A 17-point loss in the opening round of the Class 6A state tournament will have that effect. There wasn’t much coach Bryan Duncan or his players could say about the Firebirds’ loss to Wichita South that wasn’t painfully obvious to anyone who walked through the White Auditorium turnstiles. So why dwell on it?

Instead, they did a little time traveling.

First, to the future – where things look oh-so-promising for a program desperate to show it isn’t a flash in the pan.

The last time the Firebirds saw their season end in Emporia, they followed with four straight seasons that failed to measure up and build any momentum. That shouldn’t be a concern this time.

While Free State isn’t excited about losing the senior trio of forward Banaka Okwuone and guards Tricia Dunham and Sarah Heider, reality is now at hand. And it says a returning core that includes four starters – including the Firebirds’ top three scorers – is a good reason to start worrying about what will happen next winter instead of what ended this one.

“We really feel like we got over the hump, so to speak, by getting here,” Duncan said. “That does raise our expectations for next season. That means we need to work really hard in the offseason. We’re not going to surprise anyone next season. But our players like those lofty expectations.”

“They’re going to be able to pick up right where we left off,” said Heider, a role player who saw her career end with a brief appearance on the state stage. “They’re going to be awesome next year. Free State is in good hands.”

Two months ago, not everyone was quite so sure.

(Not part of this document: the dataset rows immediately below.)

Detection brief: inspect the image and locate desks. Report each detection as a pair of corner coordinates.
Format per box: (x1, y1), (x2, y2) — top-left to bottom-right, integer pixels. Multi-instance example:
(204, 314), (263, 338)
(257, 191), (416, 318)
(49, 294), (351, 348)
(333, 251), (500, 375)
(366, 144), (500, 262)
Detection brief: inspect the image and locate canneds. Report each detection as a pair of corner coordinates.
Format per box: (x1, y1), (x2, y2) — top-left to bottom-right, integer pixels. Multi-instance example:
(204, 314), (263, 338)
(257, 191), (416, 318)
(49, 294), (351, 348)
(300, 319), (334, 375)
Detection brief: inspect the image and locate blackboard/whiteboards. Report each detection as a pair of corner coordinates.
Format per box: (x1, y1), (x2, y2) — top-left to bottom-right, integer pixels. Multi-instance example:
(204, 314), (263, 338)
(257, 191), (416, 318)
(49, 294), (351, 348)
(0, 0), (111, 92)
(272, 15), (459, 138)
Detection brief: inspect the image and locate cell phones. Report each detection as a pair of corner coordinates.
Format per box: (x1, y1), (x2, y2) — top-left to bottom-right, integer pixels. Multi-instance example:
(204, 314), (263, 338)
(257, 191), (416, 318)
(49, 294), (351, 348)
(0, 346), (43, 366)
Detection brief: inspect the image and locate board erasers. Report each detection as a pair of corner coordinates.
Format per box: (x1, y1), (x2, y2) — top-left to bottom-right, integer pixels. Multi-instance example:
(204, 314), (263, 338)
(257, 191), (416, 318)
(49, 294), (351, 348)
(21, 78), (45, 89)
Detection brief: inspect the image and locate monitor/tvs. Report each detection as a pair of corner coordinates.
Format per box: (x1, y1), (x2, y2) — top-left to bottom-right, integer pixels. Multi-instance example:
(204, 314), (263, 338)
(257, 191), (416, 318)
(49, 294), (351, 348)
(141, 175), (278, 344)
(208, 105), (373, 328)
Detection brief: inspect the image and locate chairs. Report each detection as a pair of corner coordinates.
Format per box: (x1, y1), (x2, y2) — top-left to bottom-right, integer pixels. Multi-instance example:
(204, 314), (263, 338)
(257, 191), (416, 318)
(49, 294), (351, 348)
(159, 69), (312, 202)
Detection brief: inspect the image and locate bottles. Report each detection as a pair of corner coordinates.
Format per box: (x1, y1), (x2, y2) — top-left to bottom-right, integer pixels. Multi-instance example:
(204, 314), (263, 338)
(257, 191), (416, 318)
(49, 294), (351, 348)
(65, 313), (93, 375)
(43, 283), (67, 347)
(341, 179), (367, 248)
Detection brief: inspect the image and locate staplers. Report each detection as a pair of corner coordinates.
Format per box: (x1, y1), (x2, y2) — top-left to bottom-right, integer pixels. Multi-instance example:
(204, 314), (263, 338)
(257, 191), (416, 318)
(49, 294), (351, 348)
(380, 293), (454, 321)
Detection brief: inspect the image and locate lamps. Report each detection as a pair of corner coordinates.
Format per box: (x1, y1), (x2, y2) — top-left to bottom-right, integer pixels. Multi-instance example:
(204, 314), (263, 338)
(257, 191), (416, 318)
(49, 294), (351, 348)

To understand just what the future now means, one must look to the past – specifically, to mid-January, when the Firebirds were 7-7 and facing an identity crisis.

“There was one point in the locker room where coach (Ashley) Rogers said, ‘You need to figure it out and decide where you want to go from here,'” Free State junior Kelsey Harrison said. “And we did.”

The Firebirds subsequently ran off eight straight victories, including wins over rival Lawrence High to close out the regular season and again five nights later to open the postseason. Then came the game that will live forever in their collective memory – a 69-65 victory over Olathe East in a Class 6A sub-state final to earn the right to dance in Emporia.

“It’s no secret right about then, at 7-7, our goal was to get to the state tournament,” Duncan said. “We certainly believed we could do it and would do it. Obviously, you’d like to win a game when you get here … but we did accomplish our major goal.”

Which, in Duncan’s perpetual glass-half-full world, was enough to bring forth a phrase no one expects out of a coach forced to cut short his tournament itinerary by two full days.

“I’ve actually got a great feeling right now,” Duncan said. “You look at what got us here – our last month and a half of the season was pretty special.”